World Digest: Sept. 21, 2014
AFGHANISTAN
Presidential runoff results out Sunday
Afghanistan’s election commission on Saturday said it would announce final, audited results Sunday from a two-man presidential runoff held in June. U.N. and Afghan election officials have spent weeks auditing those results after allegations of vote fraud, a common occurrence over Afghanistan’s past two presidential elections.
But despite the recount and audit, the drawn-out race does not appear to be coming down to a precise vote tally. Instead, it is high-stakes negotiations that will settle the country’s power structure. Boiled down to their simplest formula, the talks pit the northern power brokers backing former foreign minister Abdullah Abdullah against the southern and eastern Pashtun supporters of Ashraf Ghani Ahmadzai, a former finance minister and World Bank official.
As of mid-Saturday evening, a campaign aide to Ghani Ahmadzai said a meeting between the candidates had not yet begun and it wasn’t clear if one would be held. The two candidates have been negotiating a deal that would divide responsibilities between the president and the newly created office of chief executive.
— Associated Press
IRAN
Nuclear talks turn to uranium supply feed
With Iran refusing U.S. demands that it gut its uranium enrichment program, the two sides are now discussing a proposal that would leave much of Tehran’s enriching machines in place but disconnected from feeds of uranium, diplomats said Saturday.
The talks have been stalled for months over Iran’s opposition to sharply reducing the size and output of centrifuges that can enrich uranium to levels needed for reactor fuel or weapons-grade material. Time is running out before a Nov. 24 deadline to reach an agreement.
Ahead of the resumption of talks Friday, the New York Times reported that Washington was considering putting a new plan on the table that would focus on removing the supply piping, instead of cutting the number of centrifuge machines from 19,000 to no more than 1,500.
— Associated Press
Curfew ordered in Yemeni capital as Shiites take TV station:Yemen’s top security body imposed an overnight curfew in restive areas of the capital, Sanaa, on Saturday after Shiite rebels took over the state television building amid heavy clashes with Sunni militiamen. Meanwhile, the U.N. envoy to the country signaled that a deal had been reached to end the violence that has left more than 140 dead and prompted thousands to flee.
Dalai Lama praises China’s President Xi: The Dalai Lama praised Chinese President Xi Jinping on Saturday for being “more realistic” and principled than his predecessors, a day after Xi’s three-day visit to India ended. The Tibetan Buddhist spiritual leader, who has lived in exile for decades in India, said that since becoming president in March 2013, Xi has demonstrated “through his handling of problems, he is comparatively more realistic and with more principles” than his predecessors.

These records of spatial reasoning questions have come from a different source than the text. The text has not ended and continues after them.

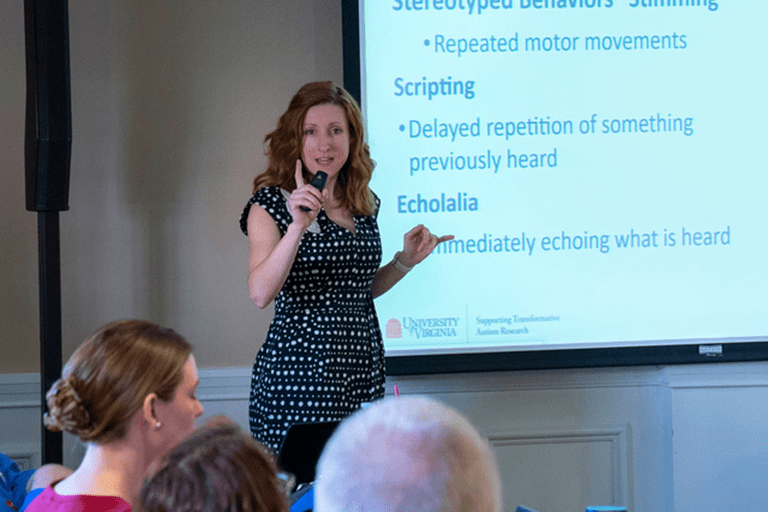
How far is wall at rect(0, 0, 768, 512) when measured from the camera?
10.2 feet

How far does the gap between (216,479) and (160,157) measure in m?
2.47

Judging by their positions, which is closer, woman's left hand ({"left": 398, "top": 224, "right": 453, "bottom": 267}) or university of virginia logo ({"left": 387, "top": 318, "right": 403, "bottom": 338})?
woman's left hand ({"left": 398, "top": 224, "right": 453, "bottom": 267})

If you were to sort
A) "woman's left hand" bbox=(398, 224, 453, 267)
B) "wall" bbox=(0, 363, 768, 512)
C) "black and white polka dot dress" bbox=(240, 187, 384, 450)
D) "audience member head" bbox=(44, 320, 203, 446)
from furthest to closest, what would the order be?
"wall" bbox=(0, 363, 768, 512)
"woman's left hand" bbox=(398, 224, 453, 267)
"black and white polka dot dress" bbox=(240, 187, 384, 450)
"audience member head" bbox=(44, 320, 203, 446)

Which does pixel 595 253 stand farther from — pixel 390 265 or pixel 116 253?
pixel 116 253

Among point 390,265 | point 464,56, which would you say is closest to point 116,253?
point 390,265

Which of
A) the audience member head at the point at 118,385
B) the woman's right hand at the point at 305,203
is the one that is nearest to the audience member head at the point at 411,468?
the audience member head at the point at 118,385

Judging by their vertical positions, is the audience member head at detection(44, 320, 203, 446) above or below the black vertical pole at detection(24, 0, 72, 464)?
below

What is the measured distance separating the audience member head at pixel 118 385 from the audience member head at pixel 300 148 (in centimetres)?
115

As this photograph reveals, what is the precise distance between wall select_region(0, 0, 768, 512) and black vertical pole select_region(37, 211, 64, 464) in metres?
0.58

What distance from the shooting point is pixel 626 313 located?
10.5 feet

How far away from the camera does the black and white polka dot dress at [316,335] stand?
2.40 metres

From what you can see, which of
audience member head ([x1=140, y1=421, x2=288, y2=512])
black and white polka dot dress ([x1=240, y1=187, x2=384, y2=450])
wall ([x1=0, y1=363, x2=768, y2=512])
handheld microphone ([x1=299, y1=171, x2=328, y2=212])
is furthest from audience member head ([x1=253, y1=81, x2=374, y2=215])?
audience member head ([x1=140, y1=421, x2=288, y2=512])

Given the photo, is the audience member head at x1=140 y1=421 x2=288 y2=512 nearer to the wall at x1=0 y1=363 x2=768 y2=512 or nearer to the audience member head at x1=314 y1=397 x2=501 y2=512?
the audience member head at x1=314 y1=397 x2=501 y2=512

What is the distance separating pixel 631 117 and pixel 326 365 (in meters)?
1.55
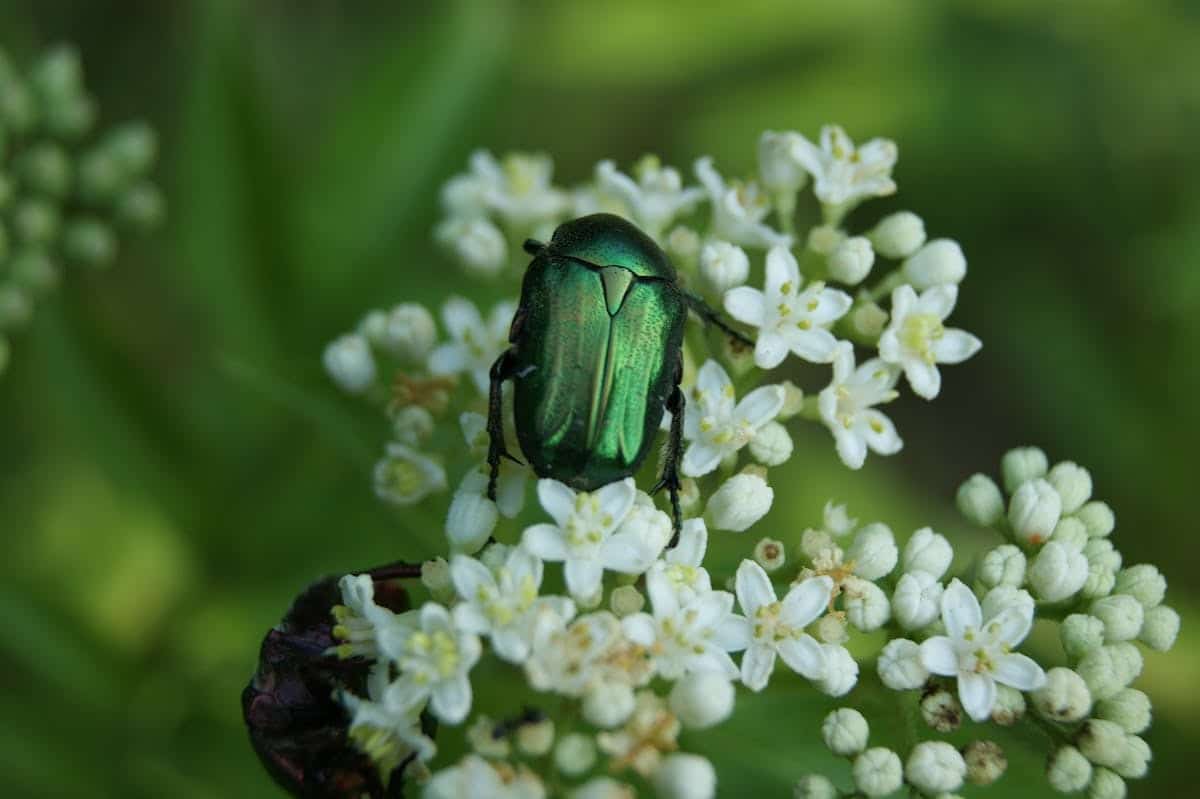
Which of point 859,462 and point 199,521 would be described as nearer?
point 859,462

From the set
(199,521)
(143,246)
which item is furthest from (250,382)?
(143,246)

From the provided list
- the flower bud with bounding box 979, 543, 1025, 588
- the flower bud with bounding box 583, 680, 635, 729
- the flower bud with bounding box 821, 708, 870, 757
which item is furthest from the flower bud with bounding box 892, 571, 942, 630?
the flower bud with bounding box 583, 680, 635, 729

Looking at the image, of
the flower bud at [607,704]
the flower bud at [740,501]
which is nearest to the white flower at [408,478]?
the flower bud at [740,501]

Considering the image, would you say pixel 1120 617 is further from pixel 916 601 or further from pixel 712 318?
pixel 712 318

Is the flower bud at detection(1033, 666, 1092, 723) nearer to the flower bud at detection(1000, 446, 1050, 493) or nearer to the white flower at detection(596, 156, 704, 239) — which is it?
the flower bud at detection(1000, 446, 1050, 493)

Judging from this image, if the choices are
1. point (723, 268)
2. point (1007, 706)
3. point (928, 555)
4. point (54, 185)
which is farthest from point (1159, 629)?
point (54, 185)

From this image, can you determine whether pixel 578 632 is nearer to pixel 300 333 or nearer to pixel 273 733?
pixel 273 733
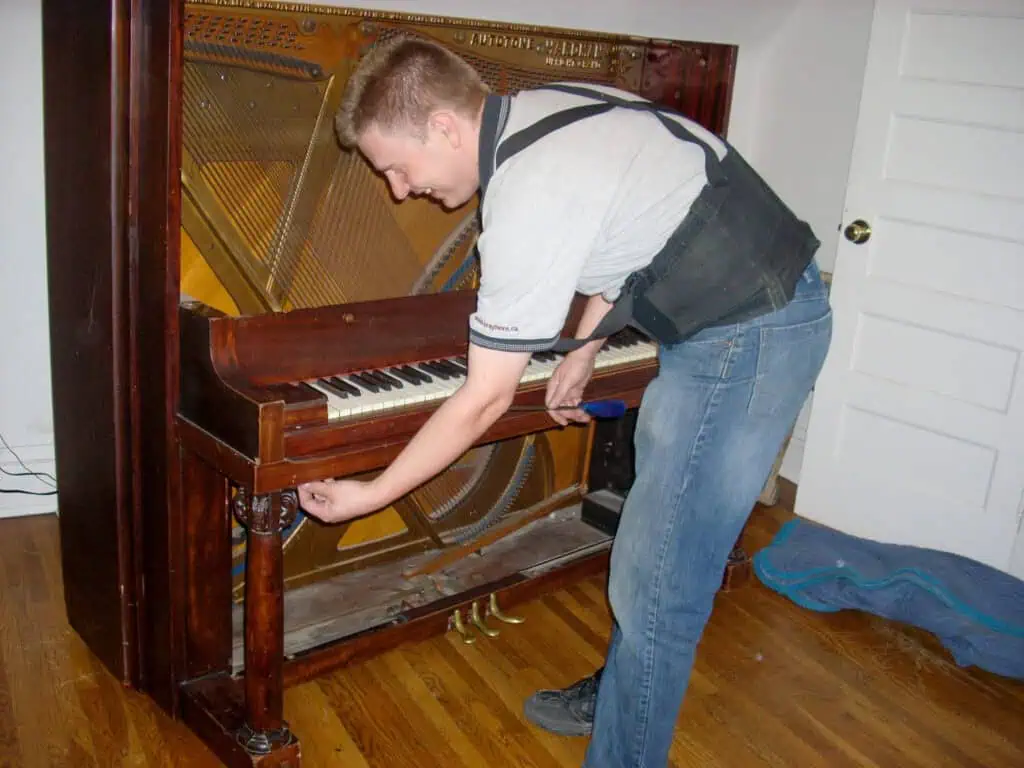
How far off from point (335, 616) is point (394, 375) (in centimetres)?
68

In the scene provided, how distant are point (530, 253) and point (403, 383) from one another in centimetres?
76

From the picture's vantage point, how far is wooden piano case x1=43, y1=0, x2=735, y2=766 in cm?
179

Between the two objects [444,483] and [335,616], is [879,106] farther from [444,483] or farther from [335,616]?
[335,616]

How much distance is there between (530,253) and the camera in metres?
1.33

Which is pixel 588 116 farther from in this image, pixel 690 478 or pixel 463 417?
pixel 690 478

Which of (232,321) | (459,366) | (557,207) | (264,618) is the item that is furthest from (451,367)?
(557,207)

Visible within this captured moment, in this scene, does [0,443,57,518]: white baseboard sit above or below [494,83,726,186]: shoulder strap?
below

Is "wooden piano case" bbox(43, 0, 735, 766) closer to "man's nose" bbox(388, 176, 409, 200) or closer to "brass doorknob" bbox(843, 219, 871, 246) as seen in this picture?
"man's nose" bbox(388, 176, 409, 200)

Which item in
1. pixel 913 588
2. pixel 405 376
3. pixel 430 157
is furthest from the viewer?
pixel 913 588

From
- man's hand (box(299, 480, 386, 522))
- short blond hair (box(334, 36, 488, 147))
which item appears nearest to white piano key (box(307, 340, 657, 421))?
man's hand (box(299, 480, 386, 522))

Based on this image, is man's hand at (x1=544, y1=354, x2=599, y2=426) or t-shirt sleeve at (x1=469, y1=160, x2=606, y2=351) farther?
man's hand at (x1=544, y1=354, x2=599, y2=426)

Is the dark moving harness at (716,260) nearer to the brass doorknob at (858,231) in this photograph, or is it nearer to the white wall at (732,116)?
the white wall at (732,116)

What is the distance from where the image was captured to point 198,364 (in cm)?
183

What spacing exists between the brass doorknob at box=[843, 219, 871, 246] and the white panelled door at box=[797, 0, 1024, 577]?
0.4 inches
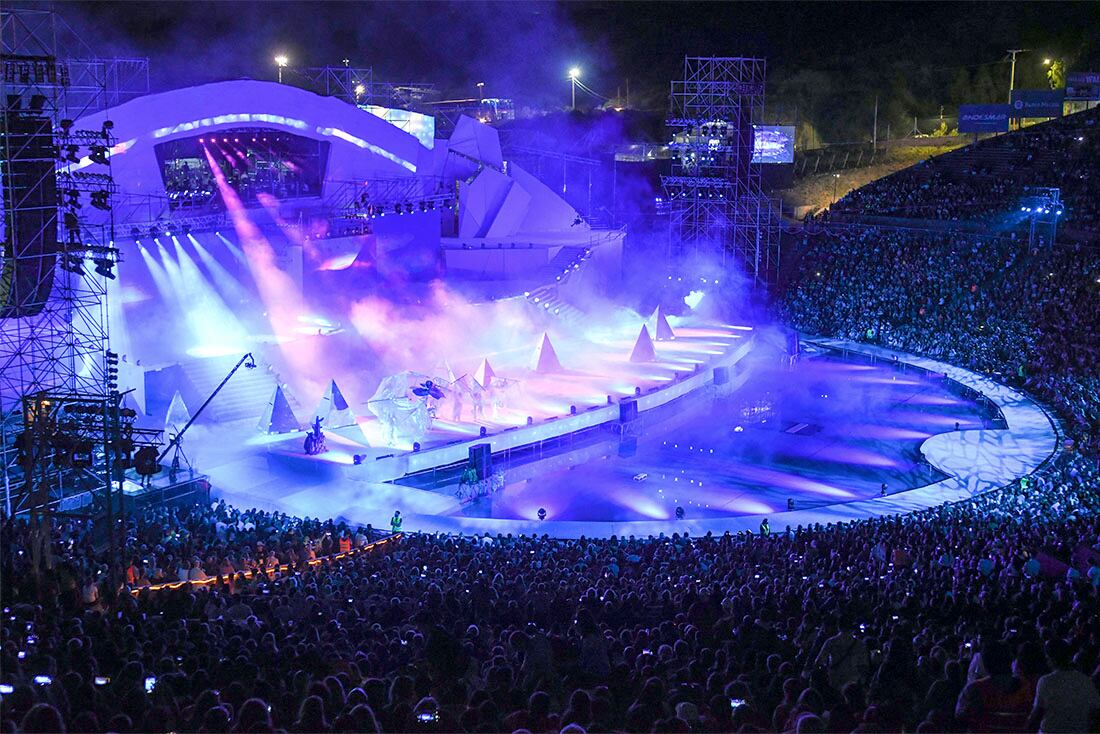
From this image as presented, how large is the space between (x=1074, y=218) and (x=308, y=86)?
27.4 m

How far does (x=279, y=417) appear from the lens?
22969mm

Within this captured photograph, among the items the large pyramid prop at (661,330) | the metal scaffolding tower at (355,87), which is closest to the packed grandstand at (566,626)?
the large pyramid prop at (661,330)

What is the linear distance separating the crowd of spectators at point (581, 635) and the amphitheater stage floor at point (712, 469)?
4.02m

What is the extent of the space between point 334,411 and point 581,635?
14294 millimetres

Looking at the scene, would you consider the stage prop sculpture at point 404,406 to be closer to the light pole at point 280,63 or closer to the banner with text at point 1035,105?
the light pole at point 280,63

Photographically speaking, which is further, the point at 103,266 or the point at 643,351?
the point at 643,351

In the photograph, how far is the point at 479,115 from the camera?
50844mm

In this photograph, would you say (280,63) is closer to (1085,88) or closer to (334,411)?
(334,411)

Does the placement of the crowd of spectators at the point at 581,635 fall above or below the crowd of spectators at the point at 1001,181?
below

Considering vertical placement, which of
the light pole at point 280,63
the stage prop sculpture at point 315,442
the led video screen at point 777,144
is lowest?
the stage prop sculpture at point 315,442

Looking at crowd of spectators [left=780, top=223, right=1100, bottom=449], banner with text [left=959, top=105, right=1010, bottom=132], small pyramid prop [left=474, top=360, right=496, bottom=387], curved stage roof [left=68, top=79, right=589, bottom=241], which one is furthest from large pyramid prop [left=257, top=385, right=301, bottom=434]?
banner with text [left=959, top=105, right=1010, bottom=132]

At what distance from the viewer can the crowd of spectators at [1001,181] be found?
3462 centimetres

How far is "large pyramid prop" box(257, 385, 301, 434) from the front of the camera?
22953 mm

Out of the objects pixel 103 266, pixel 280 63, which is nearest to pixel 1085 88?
pixel 280 63
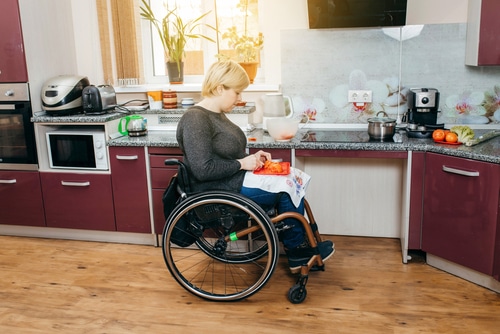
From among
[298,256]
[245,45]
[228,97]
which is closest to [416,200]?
[298,256]

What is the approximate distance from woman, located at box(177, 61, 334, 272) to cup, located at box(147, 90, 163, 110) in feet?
3.56

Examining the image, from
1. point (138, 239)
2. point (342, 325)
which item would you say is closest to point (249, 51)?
point (138, 239)

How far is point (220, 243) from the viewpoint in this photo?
239 cm

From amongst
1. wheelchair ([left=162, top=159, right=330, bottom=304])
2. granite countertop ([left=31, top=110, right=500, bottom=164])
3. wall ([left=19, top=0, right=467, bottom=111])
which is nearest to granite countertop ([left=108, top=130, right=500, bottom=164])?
granite countertop ([left=31, top=110, right=500, bottom=164])

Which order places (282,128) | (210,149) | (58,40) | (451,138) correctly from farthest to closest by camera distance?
(58,40) < (282,128) < (451,138) < (210,149)

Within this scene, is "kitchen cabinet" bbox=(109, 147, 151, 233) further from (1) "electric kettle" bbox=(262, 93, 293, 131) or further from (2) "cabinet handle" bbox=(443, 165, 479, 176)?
(2) "cabinet handle" bbox=(443, 165, 479, 176)

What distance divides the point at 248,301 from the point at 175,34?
2.11 meters

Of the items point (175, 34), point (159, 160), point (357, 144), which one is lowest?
point (159, 160)

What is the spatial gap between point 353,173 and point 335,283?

Pope creates commission to streamline annulments: Pope Francis has created a commission to study how to safeguard what the church calls the everlasting bonds of marriage while streamlining annulment procedures. The timing appears linked to a major Vatican gathering of bishops next month on family issues and appeals to allow divorced Catholics who remarry to receive Communion.
New Zealand’s ruling party wins election by wide margin: Prime Minister John Key won an emphatic victory Saturday in New Zealand’s general election to return for a third term, a result that will be seen as an endorsement of the way his National Party has handled the economy. Key’s party ended election night with 48 percent of the vote. The National Party’s closest rival, the Labor Party, won just 25 percent.
Fighting renews in South Sudan, mediators say: Mediators of the conflict in South Sudan say there is renewed fighting there between government and rebel troops. The mediators say the fighting is a purposeful act aimed at derailing the next phase of the peace process between troops loyal to former vice president Riek Machar and those supporting President Salva Kiir. There has been sporadic fighting between the government and rebels despite the signing of two peace agreements during the mediation process in Ethiopia since the violence began in mid-December.
Venezuela transfers former police chief to house arrest: Ivan Simonovis, a former Caracas police chief whose decade-long imprisonment had rallied Venezuela’s opposition, has been released from jail to serve the remainder of his sentence at home. Simonovis had been jailed since 2004 in connection with the death of pro-government protesters who had rushed to the defense of then-President Hugo Chavez during a failed coup attempt two years earlier. In 2009, he was convicted of aggravated murder and sentenced to 30 years in prison.